Anyway: my year in movie consumption largely took place at home, a setting that robs films of some of their power. My favourite new film of last year was Portrait of a Lady on Fire, a movie whose smouldering longing is so completely disarming on the big screen that it would feel wrong to see it any other way. In that sense, I wonder which films lost their impact for me sitting at home, fighting the urge to check Twitter or dealing with a barking dog. It’s far from an ideal way to consume these movies, but has nonetheless been a comforting constant over the last 13 months.

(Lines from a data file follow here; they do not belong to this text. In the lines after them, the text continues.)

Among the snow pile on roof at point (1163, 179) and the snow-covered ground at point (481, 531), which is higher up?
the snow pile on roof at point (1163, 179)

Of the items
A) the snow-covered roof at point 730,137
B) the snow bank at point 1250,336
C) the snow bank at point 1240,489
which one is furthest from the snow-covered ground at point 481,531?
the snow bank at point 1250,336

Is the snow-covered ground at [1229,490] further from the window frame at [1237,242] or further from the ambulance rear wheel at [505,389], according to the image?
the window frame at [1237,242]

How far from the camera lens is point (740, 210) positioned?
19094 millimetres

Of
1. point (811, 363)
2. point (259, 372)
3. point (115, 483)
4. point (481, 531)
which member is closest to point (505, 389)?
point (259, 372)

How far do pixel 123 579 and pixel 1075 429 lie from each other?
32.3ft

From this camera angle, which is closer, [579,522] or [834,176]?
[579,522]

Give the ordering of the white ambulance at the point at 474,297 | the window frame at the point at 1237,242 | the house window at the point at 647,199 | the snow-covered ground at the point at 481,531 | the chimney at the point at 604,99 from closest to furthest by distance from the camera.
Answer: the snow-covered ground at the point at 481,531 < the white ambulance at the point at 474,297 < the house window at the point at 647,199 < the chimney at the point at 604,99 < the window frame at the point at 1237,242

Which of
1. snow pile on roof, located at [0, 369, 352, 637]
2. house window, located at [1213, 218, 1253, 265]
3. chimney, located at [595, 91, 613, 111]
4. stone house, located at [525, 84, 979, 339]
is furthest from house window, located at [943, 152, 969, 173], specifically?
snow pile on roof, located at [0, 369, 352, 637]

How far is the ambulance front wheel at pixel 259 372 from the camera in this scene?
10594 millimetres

With the Oscars this weekend, I wanted to document some thoughts on the films of the last year-plus and the things I found meaningful.
Best narrative feature:
As noted above, I thought Portrait of a Lady on Fire was the great achievement of the last year-plus. It’s a personal, interior love story that feels monumental in scope. Its great images, of waves and flames and watching and being watched, are indelible.
Among the eight official Best Picture nominees, I think the strongest is Sound of Metal, Darius Marder’s great meditation on how we cope with profound change. I also loved Minari, a film whose strength lies in its narrative commitment to children, the way they see and experience their rapidly changing worlds and how they are impacted by their parents’ efforts to create and become something against odds.
While good films, I didn’t connect in a significant way to Mank, The Father or Nomadland, but I did think Mank was severely underrated, as an admittedly convoluted period piece that still sustains the deep dread that propels all of Fincher’s great movies. Promising Young Woman and Trial of the Chicago 7 are enjoyable enough but deeply flawed. Judas and the Black Messiah, unfortunately, is a mess, muddling a narrative that is very worthy of adaptation.
Among films unrecognized in awards season, Never Rarely Sometimes Always is my favourite. It’s essentially a procedural about the process of accessing an abortion as a minor living in America, and it shows the human impact of navigating through this arcane system, which constantly punishes its users for daring to seek help, in such a compassionate way.
Best performance:
I thought Riz Ahmed and Paul Raci gave the most visceral performances of the year in Sound of Metal, as competing avatars of frustration and contentment. Jesse Buckley carries I’m Thinking of Ending Things, a film I was otherwise lukewarm on. Alan Kim gives the only good kid performance ever in Minari. And Sidney Flanigan is brutal in Never Rarely Sometimes Always, carrying a deep trauma made all the more tragic by her youth.
Best doc:
American Utopia, the David Byrne concert film directed by Spike Lee, was the source of a lot of joy this year. I was lucky enough to see two dates on Byrne’s stage tour; watching it on-screen was special, but especially so at a time when these types of communal experiences are indefinitely on hold. It’s a kinetic performance, one captured perfectly by Lee, and its great moments — “This Must Be the Place,” “Toe Jam,” “Slippery People,” “Road to Nowhere” — are transcendental.
Dick Johnson is Dead is affecting as a document of a family processing grief in real time. Filmmaker Kirsten Johnson’s previous movie, Cameraperson, captured discreet moments of turmoil and grief with an immense empathy, but this is something else entirely. One particular scene, a mock funeral, is especially impactful.
Nothing this year was more enjoyable than The Last Dance, which has got to be the greatest sports documentary of all time. And it achieves what all docs should set out to do, which is constantly make you think: how did they manage to get this on camera? Or, how was this something that actually happened? Dennis Rodman is the best.
I still mean to watch Collective, which is about as far up my alley as a movie could be.